Conversational AI — Category 3
In category 3, It really feels that this list is ever expanding with products and platforms. But it needs to be noted there are six platforms in the top quadrant of Gartner: Kore AI, Cognigy, Omilia, Amelia, OneReach AI and IBM. Five of these platforms I’ll put into category 3, and it seems like it’s here where the innovation is focussed.
The platforms here are mainly independent, alternatives to the establishment, providing an encapsulated platform. The enabling technology under the hood is often not made known. Often innovative approaches are followed to the challenges of Dialog State Design, development and management with low-code to no-code approaches. There is a possibility of these companies being acquired, price is often more negotiable and feature requests are more likely to be accommodated with a lower barrier to entry to get going.
Subscribe and get an email every-time I write a new article! 🙂
Conversational AI — Category 4
I wrote previously on the fragmentation of Conversational AI implementations due to the advent of voicebots and also of implementations becoming more complex, with single vendor platforms unable to accommodate all the niche requirements. The emerging vectors in Conversational AI opens up opportunities for these service providers within the conversational AI landscape.
These products are often Natural Language Processing and Understanding tools where text or conversations can be analysed for intent, named entities, custom defined entities, etc.
Data annotation and training data improvement GUI tools are available in some cases, including tools for managing training data. Features not include are typical dialog state management, chatbot response management etc, with focus on wider language processing implementations and not just conversational agents. And often used for non-real-time, off-line conversational text processing.

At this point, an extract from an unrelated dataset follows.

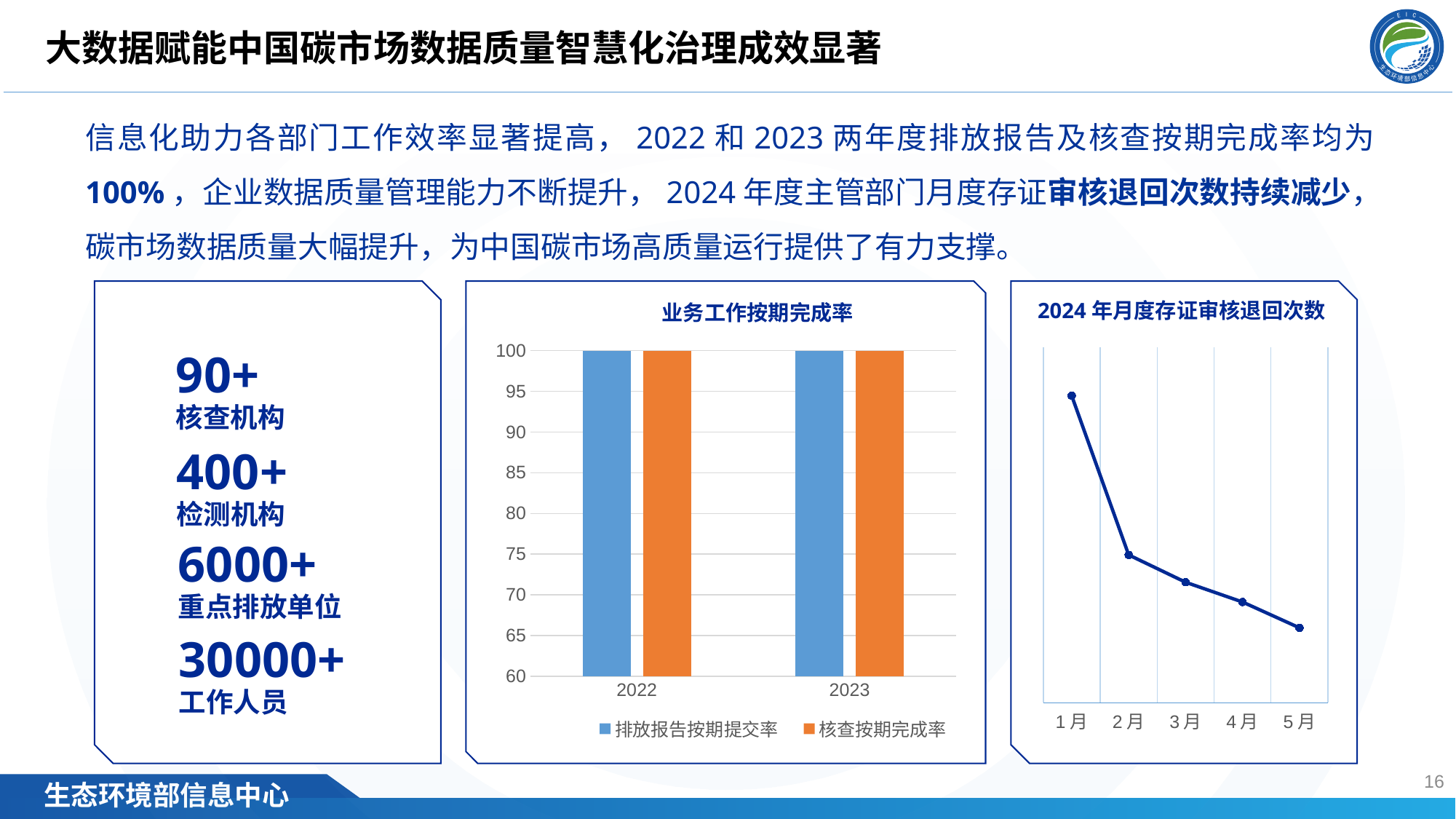
In the chart titled 业务工作按期完成率, which colour represents 核查按期完成率? orange In the chart titled 2024年月度存证审核退回次数, do the values rise or fall from 1月 to 5月? fall In the chart titled 业务工作按期完成率, how many series does the legend list? 2 What kind of chart is the one titled 2024年月度存证审核退回次数? line chart In the chart titled 业务工作按期完成率, what is the difference between the 排放报告按期提交率 values for 2022 and 2023? 0 In the chart titled 业务工作按期完成率, how many years are shown on the x axis? 2 In the chart titled 2024年月度存证审核退回次数, which month has the highest value? 1月 What kind of chart is the one titled 业务工作按期完成率? bar chart In the chart titled 业务工作按期完成率, is the value of 核查按期完成率 for 2022 greater or less than 90? greater In the chart titled 业务工作按期完成率, what is the value of 核查按期完成率 for 2023? 100 In the chart titled 业务工作按期完成率, what is the value of 排放报告按期提交率 for 2022? 100 In the chart titled 2024年月度存证审核退回次数, how many months are plotted? 5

Conversational AI — Category 5
Large Language Models (LLM’s)
The list of LLM’s listed here are the main commercial offerings. They are alike in their approach, with very similar looking playgrounds. And from the playground environment code can be exported for the next step, which is usually a notebook.
There are a number of LLM’s which are being open-sourced. And in the case of Goose AI, much more affordable alternatives are being offered. On 1 September 2022 OpenAI is following suit by dropping their prices considerably.
Apart from these platforms, a number of LLM’s have been open-sourced and made available to the public. This not only democratises access to LLM’s, but it deprecates the idea of only a few holding the keys to LLM’s.
Conclusion
In a follow-up post I would love to segment LLM’s further into five sub categories of implementation.
Technologies which I can add in a follow-up post are messaging and CX platforms that also bring their own bot builder or allow for integration of bots, like Glia and LivePerson. Also SAP conversational AI and Salesforce.